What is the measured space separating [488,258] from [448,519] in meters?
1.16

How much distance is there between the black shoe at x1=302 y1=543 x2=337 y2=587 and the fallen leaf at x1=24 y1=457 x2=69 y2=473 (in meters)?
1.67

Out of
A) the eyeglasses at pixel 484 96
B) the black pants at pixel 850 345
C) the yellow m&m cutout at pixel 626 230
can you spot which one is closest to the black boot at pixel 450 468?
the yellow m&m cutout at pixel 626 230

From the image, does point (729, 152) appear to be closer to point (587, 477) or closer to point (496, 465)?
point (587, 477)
--
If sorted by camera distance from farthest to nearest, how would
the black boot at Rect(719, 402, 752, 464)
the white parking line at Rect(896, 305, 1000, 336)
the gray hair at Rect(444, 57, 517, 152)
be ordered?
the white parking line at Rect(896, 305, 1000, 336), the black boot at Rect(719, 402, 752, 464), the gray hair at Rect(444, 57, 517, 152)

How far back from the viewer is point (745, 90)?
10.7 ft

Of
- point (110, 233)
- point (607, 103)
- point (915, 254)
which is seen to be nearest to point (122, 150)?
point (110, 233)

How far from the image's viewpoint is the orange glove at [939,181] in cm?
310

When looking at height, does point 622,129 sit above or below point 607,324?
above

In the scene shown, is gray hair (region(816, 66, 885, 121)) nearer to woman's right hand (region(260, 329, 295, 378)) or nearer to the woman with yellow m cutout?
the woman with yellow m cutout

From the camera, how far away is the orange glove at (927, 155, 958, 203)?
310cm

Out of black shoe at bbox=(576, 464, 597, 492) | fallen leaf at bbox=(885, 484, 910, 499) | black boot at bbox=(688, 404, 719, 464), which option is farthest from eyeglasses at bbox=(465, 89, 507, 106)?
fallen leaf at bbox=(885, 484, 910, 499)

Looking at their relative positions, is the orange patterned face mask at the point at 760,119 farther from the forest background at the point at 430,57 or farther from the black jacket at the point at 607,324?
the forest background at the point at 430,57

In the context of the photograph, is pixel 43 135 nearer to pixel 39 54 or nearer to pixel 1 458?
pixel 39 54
==
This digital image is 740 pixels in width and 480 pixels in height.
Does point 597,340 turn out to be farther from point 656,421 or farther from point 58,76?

» **What you have to do**:
Count the lines in the rows above that contain the word "cutout" and reply with the number only.

» **Correct response**:
4